More life ... Brief
What a great phrase. I never tire of repeat. Before, I wanted to yell at everyone. Now I put it away for me. " Who cares what I say?" Who cares what I do? "sang the very large Olvido Gara (let nod to pronounce the name of such national badge of the counterculture).
My mind told me today that he is tired of breaking the mirrors. Nobody has to see it. Nobody has to know how fast I can remove the house of cards of this head of mine. And much less, redo it again. No, friends. That's highly confidential information. Who needs a smart card known institutional? Who need someone else to prove himself, does not deserve that adjective.

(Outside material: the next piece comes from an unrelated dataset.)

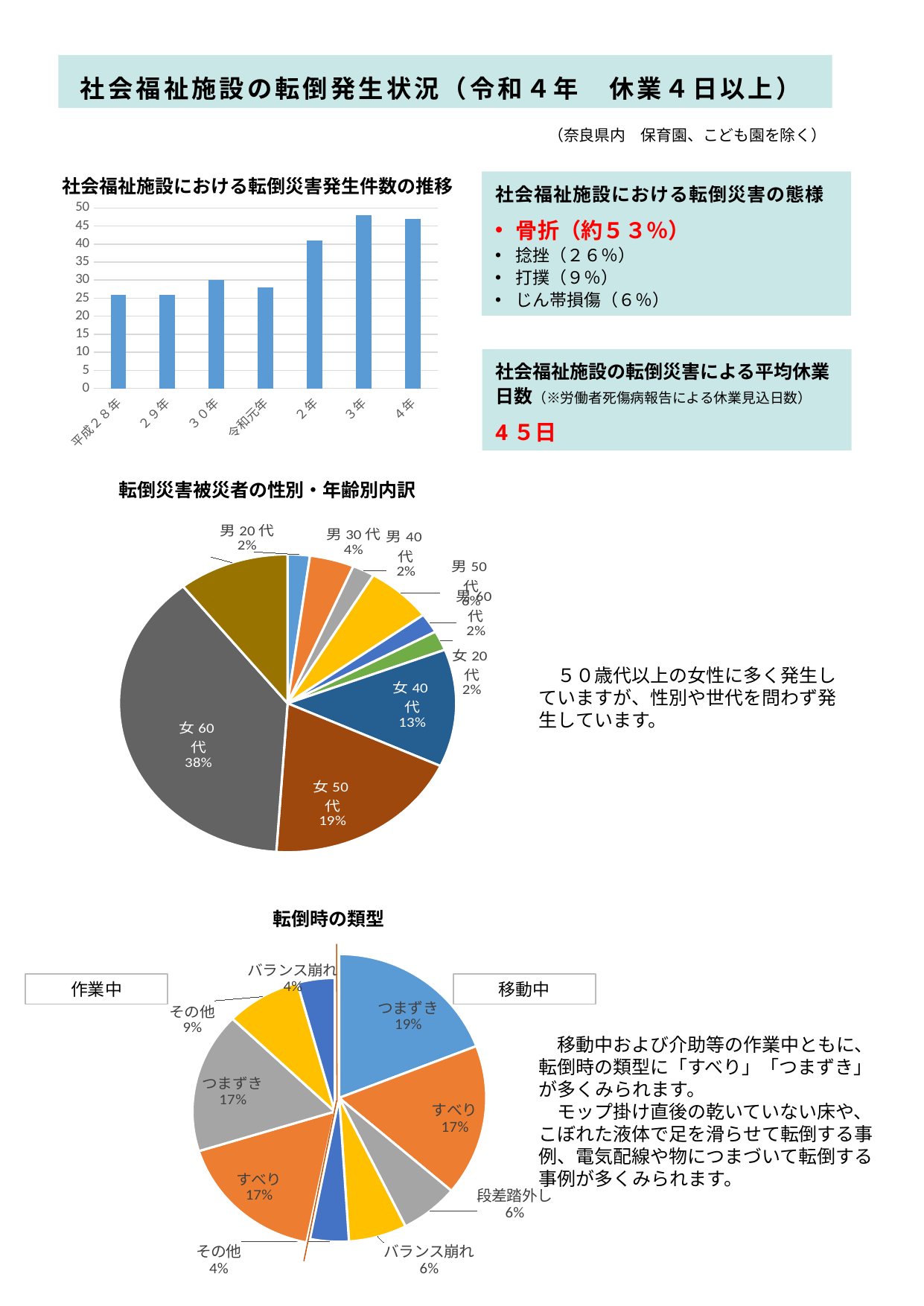
In the chart 社会福祉施設における転倒災害発生件数の推移, is the value for 2年 greater or less than 35? greater In the chart 社会福祉施設における転倒災害発生件数の推移, is the value for 3年 greater or less than 45? greater In the chart 社会福祉施設における転倒災害発生件数の推移, how many years are shown on the x axis? 7 In the pie chart 転倒災害被災者の性別・年齢別内訳, which is larger, 女40代 or 男50代? 女40代 In the chart 社会福祉施設における転倒災害発生件数の推移, is the value for 平成28年 greater or less than 30? less In the pie chart 転倒時の類型, what share is つまずき in the 移動中 group? 19% What type of chart is 社会福祉施設における転倒災害発生件数の推移? bar chart In the pie chart 転倒災害被災者の性別・年齢別内訳, which labelled slice is the largest? 女60代 In the pie chart 転倒時の類型, what share is 段差踏外し? 6% In the pie chart 転倒災害被災者の性別・年齢別内訳, what is the difference in percentage points between 女60代 and 女50代? 19 In the pie chart 転倒災害被災者の性別・年齢別内訳, what share is 女60代? 38% In the chart 社会福祉施設における転倒災害発生件数の推移, do the values generally rise or fall from 平成28年 to 4年? rise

I used was the sort of people who believe that everything in life is black or white. Menudo drama. What a shame. How to ignore the nuances, the gray scale? Before I was younger. Perhaps more naive, but not more passionate. This takes on the genetic basis in the left brain, which in my case, for possession of the ball dominates the game of my life. When I was a serious person, I mean, younger-but no less passionate, and I apologize for lead, but it is very important, believed that the titles would make me a better person. Less superficial. Complete. I wanted to absorb everything. All politically correct, of course. If I had not heard the Chopin piano concertos or read process was an integral stupid. But does it really was able to feel the melody or understand what they meant the words of Kafka, or was simply out of control desire to accumulate knowledge? Why? Ah yes, I know. I was scared. Fear of being a simple person. Fear that others see me as a simple person.
I forgot the most important. Life itself is the best chair. By simple. For complex. No tags, only experiences. That is not superficial or book learning. It is printed on the soul and is what you get. It's what you get.